Vor dem kleinen Rathaus von Tanacu flattert die EU-Fahne. Bürgermeister Georghe Focsa hofft, dass Europa ihm irgendwann die Dorfstraße pflastern wird. Aber der 54-Jährige macht sich Sorgen. „Ihr müsst den Eindruck haben, hier gibt’s nur Verrückte. Erst Dracula, dann Ceausescu, jetzt Corogeanu. Aber die Menschen hier haben andere Sorgen, als sich um den Teufel zu scheren.“
Im Garten von Elena Antohi herrscht großer Auflauf. Die Mutter von Irina wird morgen den zweiten der traditionell drei Leichenschmäuse geben. Etwa 20 Frauen und Kinder bereiten das Essen vor. Auf dem Feuer steht ein großer schwarzer Topf, darin kochen zwei Dutzend Hühner. Elena Antohi wohnt in dem Dorf Perieni, anderthalb Autostunden von Tacanu entfernt. In der Nacht hat es geregnet, und aus dem Feldweg, der die Dorfstraße darstellt, ist eine Schlammbahn geworden. Wie in vielen rumänischen Dörfern ist das Einzige, was gebaut wird: eine orthodoxe Kirche.
Elena Antohi geht am Stock. Sie hat ein steifes Bein und ihr rechter Arm ist gelähmt. Sie ist 50 Jahre alt und hat keine Vorderzähne mehr. Jeden Monat zahlt ihr der rumänische Staat eine Rente von 1,4 Millionen Lei. Das sind knapp 40 Euro. Elena Antohi hat Irina ein Jahr nach der Geburt in ein Waisenhaus gegeben, Irinas Bruder war damals drei Jahre alt. Ihr Mann hatte sich erhängt, und sie war zu arm, um zwei Kinder zu ernähren. Außerdem trank sie. Die Ceausescu-Regierung ermutigte damals mittellose Eltern, ihre Kinder dem Staat zu überlassen. In den Waisenhäusern ernährte man sie, sie bekamen Schulbildung und wurden von den Kommunisten indoktriniert.
Elena Antohi, die noch einmal geheiratet hat, zeigt die beiden Räume ihres Lehmhauses. Zwei durchgelegene Betten, ein Sack Kartoffeln, ein Holzofen, ein Fernseher. Von Irinas Tod hat ihre Mutter in den Nachrichten gehört. Über dem Ofen hängt ein Kalender mit Bildern orthodoxer Heiliger. Wasser holt Elena Antohi vom Ziehbrunnen an der Straße.

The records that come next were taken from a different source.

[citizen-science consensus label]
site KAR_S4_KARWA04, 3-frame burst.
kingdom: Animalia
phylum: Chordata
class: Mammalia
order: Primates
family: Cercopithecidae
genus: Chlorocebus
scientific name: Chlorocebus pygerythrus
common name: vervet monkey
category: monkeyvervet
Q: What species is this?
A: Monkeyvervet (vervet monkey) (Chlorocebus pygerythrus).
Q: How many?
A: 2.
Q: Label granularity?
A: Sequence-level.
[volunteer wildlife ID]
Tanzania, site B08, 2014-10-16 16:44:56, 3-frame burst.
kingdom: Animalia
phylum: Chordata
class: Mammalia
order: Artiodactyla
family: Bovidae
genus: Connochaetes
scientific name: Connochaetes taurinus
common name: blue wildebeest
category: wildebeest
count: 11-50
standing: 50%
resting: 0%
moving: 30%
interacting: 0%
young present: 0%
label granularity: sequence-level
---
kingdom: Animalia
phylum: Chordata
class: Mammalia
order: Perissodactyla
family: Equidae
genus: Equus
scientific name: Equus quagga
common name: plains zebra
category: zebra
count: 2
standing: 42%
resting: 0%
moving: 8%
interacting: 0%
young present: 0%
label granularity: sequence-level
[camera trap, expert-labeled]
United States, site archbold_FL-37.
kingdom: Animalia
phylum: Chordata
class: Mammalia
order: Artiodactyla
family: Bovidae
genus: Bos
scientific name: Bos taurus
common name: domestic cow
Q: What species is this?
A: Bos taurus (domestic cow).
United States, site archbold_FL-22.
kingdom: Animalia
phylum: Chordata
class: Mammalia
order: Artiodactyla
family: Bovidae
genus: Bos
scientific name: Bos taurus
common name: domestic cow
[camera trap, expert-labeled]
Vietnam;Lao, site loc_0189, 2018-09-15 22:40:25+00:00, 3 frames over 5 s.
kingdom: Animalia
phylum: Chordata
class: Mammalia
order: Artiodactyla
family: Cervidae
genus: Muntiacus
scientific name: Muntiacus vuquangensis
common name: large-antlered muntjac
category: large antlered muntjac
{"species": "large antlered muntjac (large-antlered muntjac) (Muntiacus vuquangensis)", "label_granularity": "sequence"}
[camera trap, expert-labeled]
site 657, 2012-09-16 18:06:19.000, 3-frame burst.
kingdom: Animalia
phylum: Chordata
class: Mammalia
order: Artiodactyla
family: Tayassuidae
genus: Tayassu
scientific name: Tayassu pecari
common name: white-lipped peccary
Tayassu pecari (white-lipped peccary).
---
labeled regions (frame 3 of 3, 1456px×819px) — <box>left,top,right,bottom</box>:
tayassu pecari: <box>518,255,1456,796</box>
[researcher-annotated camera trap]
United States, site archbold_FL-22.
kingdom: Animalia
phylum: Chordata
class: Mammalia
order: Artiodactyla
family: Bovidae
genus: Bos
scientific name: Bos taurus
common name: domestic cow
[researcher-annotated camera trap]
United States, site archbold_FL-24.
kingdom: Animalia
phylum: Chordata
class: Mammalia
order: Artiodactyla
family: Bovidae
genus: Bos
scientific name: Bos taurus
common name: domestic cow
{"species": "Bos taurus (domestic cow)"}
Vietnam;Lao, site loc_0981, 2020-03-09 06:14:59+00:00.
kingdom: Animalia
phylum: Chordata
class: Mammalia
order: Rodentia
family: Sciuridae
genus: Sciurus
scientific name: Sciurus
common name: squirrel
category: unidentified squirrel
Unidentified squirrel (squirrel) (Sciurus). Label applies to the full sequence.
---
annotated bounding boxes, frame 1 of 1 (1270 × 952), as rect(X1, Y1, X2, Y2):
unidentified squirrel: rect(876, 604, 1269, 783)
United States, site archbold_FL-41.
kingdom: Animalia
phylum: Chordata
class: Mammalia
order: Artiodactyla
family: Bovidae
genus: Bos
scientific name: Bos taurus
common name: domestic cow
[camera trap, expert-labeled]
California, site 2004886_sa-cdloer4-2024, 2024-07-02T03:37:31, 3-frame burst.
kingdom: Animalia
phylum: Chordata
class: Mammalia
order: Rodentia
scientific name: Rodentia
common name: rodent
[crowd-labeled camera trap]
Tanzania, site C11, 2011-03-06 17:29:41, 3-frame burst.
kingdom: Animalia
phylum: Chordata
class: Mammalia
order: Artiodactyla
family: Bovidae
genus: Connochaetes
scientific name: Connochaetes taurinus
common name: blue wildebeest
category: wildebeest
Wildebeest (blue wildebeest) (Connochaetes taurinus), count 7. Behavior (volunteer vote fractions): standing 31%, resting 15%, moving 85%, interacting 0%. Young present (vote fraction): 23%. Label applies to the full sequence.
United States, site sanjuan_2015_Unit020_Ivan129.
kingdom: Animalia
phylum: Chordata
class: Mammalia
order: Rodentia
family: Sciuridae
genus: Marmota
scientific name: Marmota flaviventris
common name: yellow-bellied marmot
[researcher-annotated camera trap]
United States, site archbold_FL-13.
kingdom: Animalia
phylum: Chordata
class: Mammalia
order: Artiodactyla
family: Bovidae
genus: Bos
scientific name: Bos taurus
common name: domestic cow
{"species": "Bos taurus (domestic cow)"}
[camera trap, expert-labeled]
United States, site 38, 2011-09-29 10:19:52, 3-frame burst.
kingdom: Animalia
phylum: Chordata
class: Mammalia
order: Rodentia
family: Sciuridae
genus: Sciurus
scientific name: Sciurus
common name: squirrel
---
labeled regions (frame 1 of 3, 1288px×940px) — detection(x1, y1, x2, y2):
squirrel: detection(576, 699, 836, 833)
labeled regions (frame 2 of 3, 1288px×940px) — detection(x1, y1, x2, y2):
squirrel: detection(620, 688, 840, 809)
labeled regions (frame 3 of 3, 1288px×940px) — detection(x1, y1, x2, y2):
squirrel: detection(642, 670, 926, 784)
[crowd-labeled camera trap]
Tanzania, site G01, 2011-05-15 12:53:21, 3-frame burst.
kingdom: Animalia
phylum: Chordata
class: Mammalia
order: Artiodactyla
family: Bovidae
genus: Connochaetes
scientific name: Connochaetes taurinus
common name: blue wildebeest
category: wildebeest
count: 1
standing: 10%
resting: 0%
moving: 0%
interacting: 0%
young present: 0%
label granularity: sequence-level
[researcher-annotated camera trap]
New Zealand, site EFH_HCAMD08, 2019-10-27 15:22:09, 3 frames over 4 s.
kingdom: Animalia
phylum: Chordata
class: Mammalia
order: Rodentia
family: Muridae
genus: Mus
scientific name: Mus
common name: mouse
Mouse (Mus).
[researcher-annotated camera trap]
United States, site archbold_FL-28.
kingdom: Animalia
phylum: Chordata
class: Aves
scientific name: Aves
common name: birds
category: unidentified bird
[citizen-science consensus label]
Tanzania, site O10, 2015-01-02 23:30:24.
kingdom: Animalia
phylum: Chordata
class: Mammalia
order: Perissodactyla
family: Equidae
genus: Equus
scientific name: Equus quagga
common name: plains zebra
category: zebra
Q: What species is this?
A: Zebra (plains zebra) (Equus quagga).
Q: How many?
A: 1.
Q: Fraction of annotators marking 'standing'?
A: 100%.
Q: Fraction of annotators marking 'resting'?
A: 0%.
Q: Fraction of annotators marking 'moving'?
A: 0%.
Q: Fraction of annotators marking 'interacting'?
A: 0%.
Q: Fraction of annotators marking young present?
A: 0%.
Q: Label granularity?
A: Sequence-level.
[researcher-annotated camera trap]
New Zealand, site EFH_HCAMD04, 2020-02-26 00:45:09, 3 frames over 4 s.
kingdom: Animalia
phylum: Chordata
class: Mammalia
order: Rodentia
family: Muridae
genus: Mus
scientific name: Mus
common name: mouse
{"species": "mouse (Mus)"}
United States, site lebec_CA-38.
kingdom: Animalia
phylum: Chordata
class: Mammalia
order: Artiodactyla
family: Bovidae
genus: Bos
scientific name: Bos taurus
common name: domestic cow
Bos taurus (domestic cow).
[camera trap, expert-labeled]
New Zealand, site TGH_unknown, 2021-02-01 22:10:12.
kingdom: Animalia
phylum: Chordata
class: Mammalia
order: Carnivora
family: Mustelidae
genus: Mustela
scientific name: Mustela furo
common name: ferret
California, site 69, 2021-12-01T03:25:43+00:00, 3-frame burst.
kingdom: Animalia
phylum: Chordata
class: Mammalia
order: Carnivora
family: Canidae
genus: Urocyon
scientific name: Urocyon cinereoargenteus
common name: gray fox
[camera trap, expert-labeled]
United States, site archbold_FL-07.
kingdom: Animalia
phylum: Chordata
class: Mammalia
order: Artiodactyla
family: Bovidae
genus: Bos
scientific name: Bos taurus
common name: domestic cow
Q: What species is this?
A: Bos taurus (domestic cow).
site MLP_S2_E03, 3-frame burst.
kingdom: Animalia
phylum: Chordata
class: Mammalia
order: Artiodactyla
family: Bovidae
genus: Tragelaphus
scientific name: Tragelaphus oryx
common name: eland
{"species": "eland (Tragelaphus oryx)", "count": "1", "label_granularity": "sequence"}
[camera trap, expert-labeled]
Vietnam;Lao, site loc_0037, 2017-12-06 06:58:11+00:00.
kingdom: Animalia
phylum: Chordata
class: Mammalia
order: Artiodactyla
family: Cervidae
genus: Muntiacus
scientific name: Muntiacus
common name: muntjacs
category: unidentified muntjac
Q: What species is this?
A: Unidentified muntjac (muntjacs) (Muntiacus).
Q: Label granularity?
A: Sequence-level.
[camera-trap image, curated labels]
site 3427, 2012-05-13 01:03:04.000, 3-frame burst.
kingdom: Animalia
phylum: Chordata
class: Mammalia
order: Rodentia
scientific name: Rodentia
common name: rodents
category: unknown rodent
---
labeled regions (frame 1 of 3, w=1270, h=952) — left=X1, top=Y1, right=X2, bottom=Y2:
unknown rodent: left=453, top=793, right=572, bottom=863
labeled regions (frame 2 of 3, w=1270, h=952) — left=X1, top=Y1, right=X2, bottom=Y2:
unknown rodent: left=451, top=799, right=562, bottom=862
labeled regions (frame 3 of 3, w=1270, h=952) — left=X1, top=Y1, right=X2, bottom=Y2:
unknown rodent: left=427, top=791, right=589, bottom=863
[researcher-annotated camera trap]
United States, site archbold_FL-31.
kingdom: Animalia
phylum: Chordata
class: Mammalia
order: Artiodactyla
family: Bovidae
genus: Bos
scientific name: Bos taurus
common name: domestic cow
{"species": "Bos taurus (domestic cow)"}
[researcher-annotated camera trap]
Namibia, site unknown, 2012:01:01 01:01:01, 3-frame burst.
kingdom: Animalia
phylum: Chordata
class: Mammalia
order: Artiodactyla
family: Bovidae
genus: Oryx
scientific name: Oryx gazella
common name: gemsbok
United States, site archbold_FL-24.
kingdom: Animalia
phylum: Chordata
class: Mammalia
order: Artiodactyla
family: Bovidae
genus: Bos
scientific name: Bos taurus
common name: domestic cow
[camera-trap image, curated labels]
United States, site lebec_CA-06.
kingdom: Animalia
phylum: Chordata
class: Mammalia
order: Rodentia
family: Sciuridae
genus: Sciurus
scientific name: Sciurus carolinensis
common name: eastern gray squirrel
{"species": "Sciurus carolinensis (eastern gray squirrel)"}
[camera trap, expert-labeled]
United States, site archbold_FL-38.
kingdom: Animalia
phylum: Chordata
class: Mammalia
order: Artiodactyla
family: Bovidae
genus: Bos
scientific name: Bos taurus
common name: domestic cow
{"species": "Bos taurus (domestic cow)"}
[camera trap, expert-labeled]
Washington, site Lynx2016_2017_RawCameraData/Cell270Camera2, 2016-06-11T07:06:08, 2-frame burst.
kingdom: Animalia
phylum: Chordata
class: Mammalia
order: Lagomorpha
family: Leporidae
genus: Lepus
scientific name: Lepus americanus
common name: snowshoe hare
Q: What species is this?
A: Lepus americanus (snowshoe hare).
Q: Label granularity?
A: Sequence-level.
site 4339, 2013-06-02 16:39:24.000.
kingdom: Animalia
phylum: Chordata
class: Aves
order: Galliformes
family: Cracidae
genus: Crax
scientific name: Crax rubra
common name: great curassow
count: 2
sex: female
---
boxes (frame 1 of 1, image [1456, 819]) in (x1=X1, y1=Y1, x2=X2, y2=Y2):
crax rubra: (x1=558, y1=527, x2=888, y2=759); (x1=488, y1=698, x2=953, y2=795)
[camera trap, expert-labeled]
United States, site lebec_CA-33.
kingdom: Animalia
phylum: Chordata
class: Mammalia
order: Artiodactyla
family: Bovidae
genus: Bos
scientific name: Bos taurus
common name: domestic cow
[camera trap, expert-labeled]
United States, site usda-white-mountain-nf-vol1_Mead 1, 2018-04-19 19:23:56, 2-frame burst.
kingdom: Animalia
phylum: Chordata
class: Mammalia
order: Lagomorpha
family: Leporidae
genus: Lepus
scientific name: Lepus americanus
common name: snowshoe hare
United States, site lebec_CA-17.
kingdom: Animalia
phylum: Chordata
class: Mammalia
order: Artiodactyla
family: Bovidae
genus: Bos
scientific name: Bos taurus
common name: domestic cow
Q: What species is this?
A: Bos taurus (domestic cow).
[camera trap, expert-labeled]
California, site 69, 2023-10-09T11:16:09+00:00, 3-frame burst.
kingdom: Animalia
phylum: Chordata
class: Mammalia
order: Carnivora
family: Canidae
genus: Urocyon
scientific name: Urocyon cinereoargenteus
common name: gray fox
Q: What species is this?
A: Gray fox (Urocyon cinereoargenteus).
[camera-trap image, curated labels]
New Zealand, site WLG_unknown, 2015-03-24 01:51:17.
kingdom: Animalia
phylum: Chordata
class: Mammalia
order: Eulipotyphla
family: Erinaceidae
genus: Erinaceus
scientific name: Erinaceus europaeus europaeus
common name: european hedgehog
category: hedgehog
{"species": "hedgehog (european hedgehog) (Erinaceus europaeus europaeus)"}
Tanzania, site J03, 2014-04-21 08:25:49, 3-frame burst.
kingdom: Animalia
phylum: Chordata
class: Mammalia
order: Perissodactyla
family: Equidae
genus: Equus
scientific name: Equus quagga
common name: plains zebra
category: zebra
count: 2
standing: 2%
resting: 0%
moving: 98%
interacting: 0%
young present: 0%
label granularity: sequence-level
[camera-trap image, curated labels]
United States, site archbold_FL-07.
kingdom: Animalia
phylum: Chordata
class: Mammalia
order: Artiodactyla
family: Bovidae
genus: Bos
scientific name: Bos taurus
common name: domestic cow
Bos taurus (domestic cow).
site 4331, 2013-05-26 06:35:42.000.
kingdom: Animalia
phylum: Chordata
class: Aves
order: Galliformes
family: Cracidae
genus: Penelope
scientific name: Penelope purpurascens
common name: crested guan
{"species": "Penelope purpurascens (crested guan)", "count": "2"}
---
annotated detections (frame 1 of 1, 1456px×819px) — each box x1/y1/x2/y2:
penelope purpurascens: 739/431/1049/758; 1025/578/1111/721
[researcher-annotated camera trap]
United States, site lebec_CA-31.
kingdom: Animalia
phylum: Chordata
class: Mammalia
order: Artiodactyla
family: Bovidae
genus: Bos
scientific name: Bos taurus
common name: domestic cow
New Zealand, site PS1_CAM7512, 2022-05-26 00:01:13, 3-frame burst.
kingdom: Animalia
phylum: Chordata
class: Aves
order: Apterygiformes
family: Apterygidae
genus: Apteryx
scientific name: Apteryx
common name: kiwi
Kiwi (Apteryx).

Dann führt sie uns zum Friedhof. Vor drei Tagen wurde Irina beerdigt. Mehr als 250 Menschen haben das hohe Gras des Friedhofs zertrampelt, die meisten waren Journalisten. Elena Antohi zündet eine Kerze an und steckt sie in den Grabhügel. Sie hat einen hilflosen und fragenden Gesichtsausdruck. Sie murmelt, dass auch Irinas Bruder Vasile bei der Beerdigung gewesen sei: „Aber er ist gegangen, ohne sich zu verabschieden.“ Es wirkt, als ob Elena Antohi nicht begriffe, was um sie herum passiert. Sie murmelt, dass die Erde gezittert habe, als man Irinas Sarg aufgebahrt hatte. Tatsächlich erschütterte an dem Tag der Beerdigung ein Erdbeben das östliche Rumänien: 6,2 auf der Richterskala. Elena Antohi und die Köchinnen sagen, es war der Groll Gottes.